1 For yourselves, brethren, know our entrance in unto you, that it was not in vain:
2 But even after that we had suffered before, and were shamefully entreated, as ye know, at Philippi, we were bold in our God to speak unto you the gospel of God with much contention.
3 For our exhortation was not of deceit, nor of uncleanness, nor in guile:
4 But as we were allowed of God to be put in trust with the gospel, even so we speak; not as pleasing men, but God, which trieth our hearts.
5 For neither at any time used we flattering words, as ye know, nor a cloke of covetousness; God is witness:
6 Nor of men sought we glory, neither of you, nor yet of others, when we might have been burdensome, as the apostles of Christ.
7 But we were gentle among you, even as a nurse cherisheth her children:
8 So being affectionately desirous of you, we were willing to have imparted unto you, not the gospel of God only, but also our own souls, because ye were dear unto us.
-1 Thessalonians 2: 1-8
God has entrusted us with the gospel. What a duty and what a responsibility! As Christians, how are we honouring the trust that has been placed on us?

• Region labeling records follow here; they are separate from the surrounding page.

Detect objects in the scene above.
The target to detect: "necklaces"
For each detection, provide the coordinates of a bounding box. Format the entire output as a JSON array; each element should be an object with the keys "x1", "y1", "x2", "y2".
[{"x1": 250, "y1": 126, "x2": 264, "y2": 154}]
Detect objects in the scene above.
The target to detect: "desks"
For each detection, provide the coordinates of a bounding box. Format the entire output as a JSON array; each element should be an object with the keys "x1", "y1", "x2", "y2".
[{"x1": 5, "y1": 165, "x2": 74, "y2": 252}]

Are we even aware of our duty?
The reality that many Christians are (thankfully) waking up to today is that the need to preach the Gospel has never been greater as it has been today. With heightened fears around the world, from terrorism, disease, hunger, financial instability, political uncertainty and global warming, the world is desperate for the message of Christ.
The world is desperate for the Man who said do not fear for I have overcome the world. So let us commit to communicating Christ to those in our sphere of influence.

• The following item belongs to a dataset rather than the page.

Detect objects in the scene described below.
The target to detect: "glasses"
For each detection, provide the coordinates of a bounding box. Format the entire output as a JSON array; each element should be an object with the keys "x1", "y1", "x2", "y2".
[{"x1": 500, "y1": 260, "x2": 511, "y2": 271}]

Verse 5 of this chapter helps us with our method. Too many people unfortunately have been introduced to Christ using unsavoury methods and suspicious ideas, but we are not to stoop to this level. Paul, one of the greatest evangelists in the Bible did not rely on such practices either. He didn’t use flattering words or a cloak of covetousness.
How may times have you heard someone (usually a well meaning Christian) say to a non-believer:
“If you become a Christian, God will give you wealth/health/a husband/a wife/children/insert good thing here.”
Similarly, how many times have you heard a preacher say:
“If you want healing/a partner/children/financial growth/success at work/success in life, sow a seed of X amount.
Well that is just plain wrong. God is not a slot machine. You do not insert coins continuously in the hopes of one day striking it rich. In the same vein, you do not pull a lever, believing that the signs will line up in your favour and you will hit the right combination. This is not three armed bandit.
As true as the blessing may be, that is not how salvation works. We do not come to Christ for a better life – we come to Christ for a better eternity, and the sooner the Church remembers this, the sooner we can continue to win souls for the Kingdom.